Soltámos uma gargalhada conjunta. Não conseguíamos desviar o olhar um do outro.

- “Então o sumo?” – gritou o Ruben da sala.
- Já vai manz – respondeu-lhe o David também aos gritos – e então, você me ajuda? - Perguntou-me.
- Claro.

Preparámos o sumo de manga em dez minutos, pegámos no jarro de vidro e regressámos à sala. O David foi à frente descontraído, eu segui-o a medo. Tinha a certeza de que aquele sorriso estúpido que não conseguia tirar da cara iria denunciar o que se tinha passado na cozinha.
Na sala, já estava tudo às avessas. O Ruben estava agora sentado à mesa junto à Raquel a conversar. O Gustavo e a Sílvia estavam sentados no sofá a rir de uma qualquer piada que mais ninguém entendia.

- Sai um suco saboroso – afirmou o David enquanto pousava o jarro em cima da mesa.
- Chiça, tanto tempo! Afinal, o que é que estiveram a fazer na cozinha? – Perguntou o Ruben com cara de gozo.
- Pshiu, ‘tá caladinho – dizia a Raquel enquanto lhe dava uma palmada na cabeça – Não tens nada a ver com isso.

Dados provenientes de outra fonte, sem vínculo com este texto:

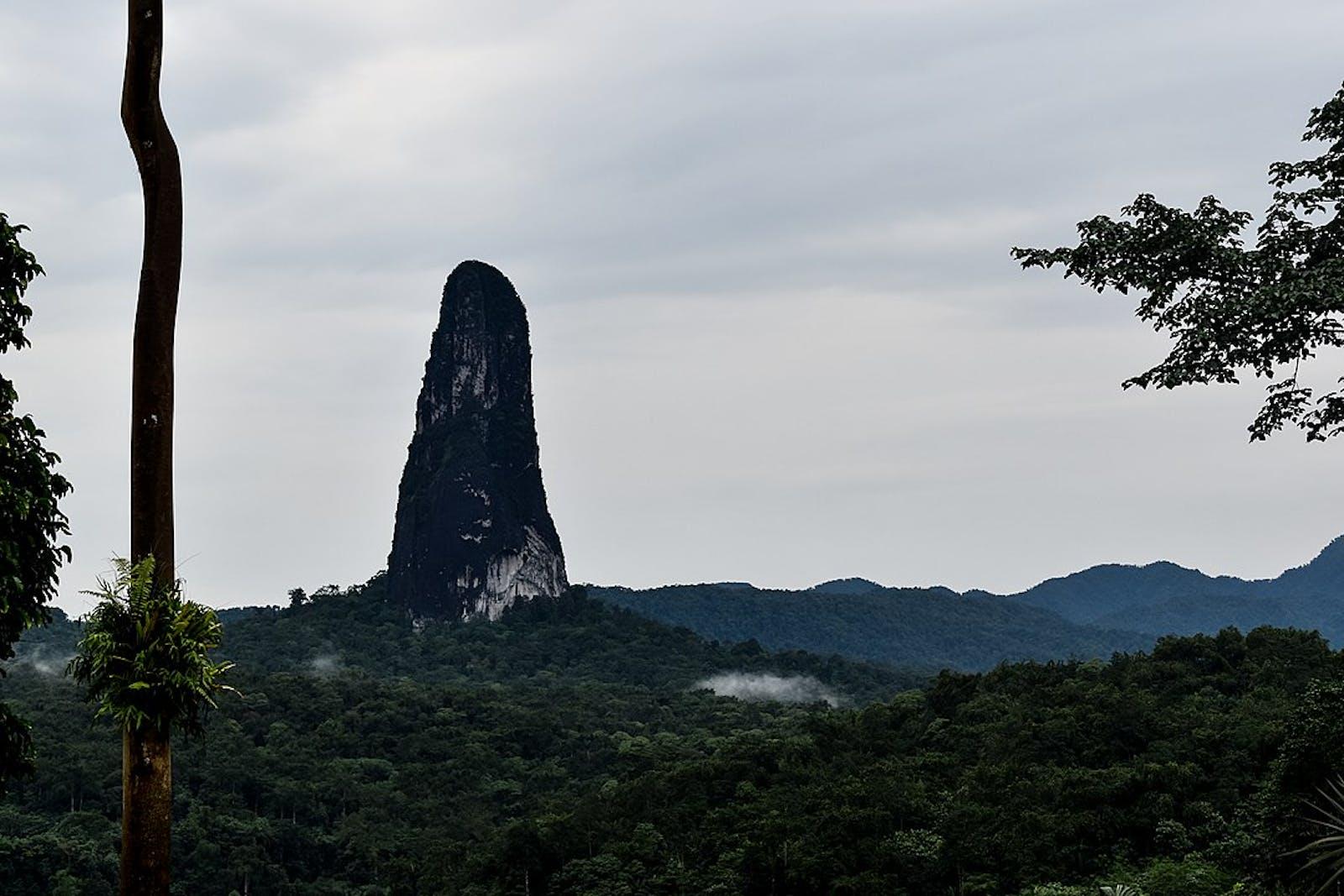 São Tomé, Príncipe, and Annobón Forests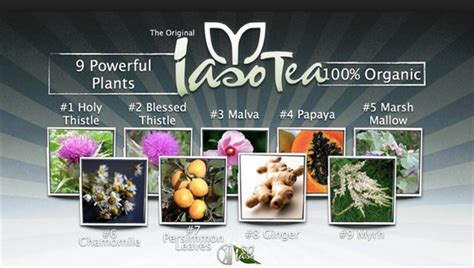 Side Effects Of Iaso Detox Tea by Iaso Detox Tea Gets Results Total Changes Iaso Tea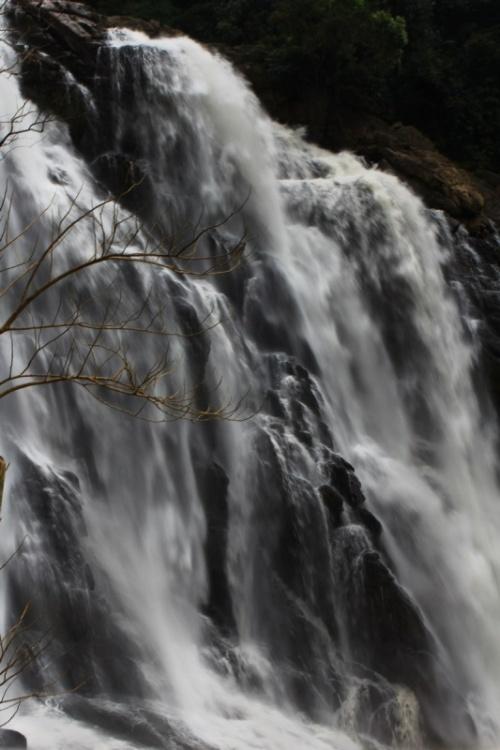 Водопад в джунглях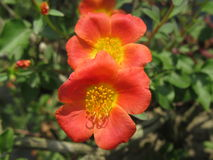 Flower& x27; selfie di s Fotografia Stock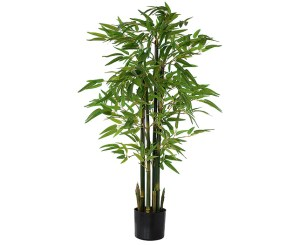 4' Potted Bamboo Tree - Bloom.uk.com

Todos nos rimos e eu senti-me a corar. Depois de enchermos todos os copos com o sumo de manga do David, fomos para o sofá que, apesar de grande, não era suficiente para todos. O David foi buscar um “puff” gigante vermelho onde nos sentámos os dois. Aquela proximidade constrangia-me ligeiramente mas também me impedia de desmanchar aquele sorriso teimoso com que havia saído da cozinha. Os rapazes já se mostravam prontinhos para voltar ao jogos de consola, o que eu, a Raquel e a Si conseguimos impedir a muito custo. Da discussão sobre a obsessão dos homens pelos jogos passámos quase sem nos apercebemos para o tema futebol, daí para os treinos, daí para a questão trabalho e a partir daí foi um instante até eu voltar ao constrangimento.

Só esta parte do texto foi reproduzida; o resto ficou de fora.